The 100th Regiment of Foot (Prince Regent's County of Dublin Regiment) was raised in Ireland in 1804 for service in the Napoleonic Wars. It was stationed in North America from 1805 to 1818, with service in the War of 1812. On its disbandment in 1818, many men of the regiment were discharged in Canada to settle on land there.

==History==
The regiment was raised in Ireland as the 100th Regiment of Foot for service in the Napoleonic Wars in 1804. After a few weeks, Lieutenant Colonel John Murray was appointed to command; he was to remain in this post for most of the regiment's active service.

The 100th were transferred to Nova Scotia in 1805, with 271 men being lost when the troopship Aeneas was wrecked off Newfoundland. They were then stationed in Canada proper. In 1807, Colonel Isaac Brock, then serving on the staff in North America, reported favourably on the regiment while they were serving as garrison for Quebec City, and commented, "The men were principally raised in the north of Ireland, and are nearly all Protestants; they are robust, active, and good looking."

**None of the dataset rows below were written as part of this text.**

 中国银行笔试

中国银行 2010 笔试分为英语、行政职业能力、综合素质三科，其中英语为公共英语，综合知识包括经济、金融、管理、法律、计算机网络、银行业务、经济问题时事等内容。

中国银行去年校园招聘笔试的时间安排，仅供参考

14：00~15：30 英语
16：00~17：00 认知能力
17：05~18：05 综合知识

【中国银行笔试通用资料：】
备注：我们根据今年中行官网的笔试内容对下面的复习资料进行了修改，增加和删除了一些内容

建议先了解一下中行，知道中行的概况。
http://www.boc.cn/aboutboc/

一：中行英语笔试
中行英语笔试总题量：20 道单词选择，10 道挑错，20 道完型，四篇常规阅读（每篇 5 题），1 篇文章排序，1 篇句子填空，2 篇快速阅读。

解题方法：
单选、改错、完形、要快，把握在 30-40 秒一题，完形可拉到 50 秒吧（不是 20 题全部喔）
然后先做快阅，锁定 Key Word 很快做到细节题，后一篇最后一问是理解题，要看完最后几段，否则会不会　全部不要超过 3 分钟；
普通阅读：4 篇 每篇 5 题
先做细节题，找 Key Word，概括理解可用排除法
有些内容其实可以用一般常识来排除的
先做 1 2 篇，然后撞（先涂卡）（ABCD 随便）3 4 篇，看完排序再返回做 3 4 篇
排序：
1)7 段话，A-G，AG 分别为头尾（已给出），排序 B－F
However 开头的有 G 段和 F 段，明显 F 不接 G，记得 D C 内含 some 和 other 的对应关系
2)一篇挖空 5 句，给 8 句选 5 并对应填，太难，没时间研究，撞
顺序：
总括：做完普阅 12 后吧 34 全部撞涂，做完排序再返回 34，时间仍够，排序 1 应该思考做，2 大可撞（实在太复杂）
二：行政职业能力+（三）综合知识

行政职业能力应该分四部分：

During the War of 1812 the regiment served on the Canadian frontier. A detachment was present at the Battle of Sackett's Harbour in May 1813. Major George Taylor captured two 10-gun American vessels, the Growler and Eagle, on 3 June 1813 on the Sorrell River near Île aux Noix on the Canadian side of the lake, after a fight of three-and-a-half hours; British casualties were three men wounded and American casualties were one man killed and eight severely wounded. (Both vessels were taken into Royal Navy service, but the Americans recaptured them the next year.) (Note: Prize money in the amount of £5 7s 10d currency per share was awarded, with a private being allocated one share and a major 30 shares, though an officer commanding independently, such as Taylor, received a double allocation.) The regiment was given an extra descriptor as the 100th Regiment of Foot (Prince Regent's County of Dublin Regiment) in 1813.

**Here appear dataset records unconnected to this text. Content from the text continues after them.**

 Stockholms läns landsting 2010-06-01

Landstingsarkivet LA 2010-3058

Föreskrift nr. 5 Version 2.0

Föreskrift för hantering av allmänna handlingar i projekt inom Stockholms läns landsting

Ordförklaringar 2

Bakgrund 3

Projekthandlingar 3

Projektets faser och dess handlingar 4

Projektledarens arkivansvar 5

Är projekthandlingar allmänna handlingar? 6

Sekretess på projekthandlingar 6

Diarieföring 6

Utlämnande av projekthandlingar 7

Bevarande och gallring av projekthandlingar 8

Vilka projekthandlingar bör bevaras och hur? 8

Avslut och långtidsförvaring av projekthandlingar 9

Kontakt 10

The whole regiment took part in the Capture of Fort Niagara in December 1813. From there, they were engaged on raids to Buffalo and Black Rock in late December 1813.

In July 1814, the regiment saw action at the Battle of Chippawa (or Street's Creek), where the regiment took heavy losses, reduced to "one Captain & 3 subalterns doing duty, with 250 effective men". They then served at the Siege of Fort Erie in the closing months of the year. For their services in the defence of Canada, they were awarded the battle honour Niagara. The Colonel of the Regiment was Brig. Sir Frederick John Falkiner, Bt.

In February 1816 the regiment was renumbered as the 99th Regiment of Foot (Prince Regent's County of Dublin Regiment), then withdrawn to England in 1818 to be disbanded at Chatham. As the Napoleonic Wars ended, England was faced with thousands of returning soldiers. Rather than having them all return to England and Ireland, many of soldiers of the 100th Foot were offered and accepted land-grants in Upper Canada. The largest settlement from the 100th Foot was in Richmond, Ontario. The transport arrived at Quebec from Cowes on 31 May with 124 officers and men of the 76th and 99th Regiments of Foot.

==Colonels of the Regiment==
Colonels of the Regiment were:

- 100th Regiment of Foot
- 1805–?1818: Brig. Sir Frederick John Falkiner, Bt.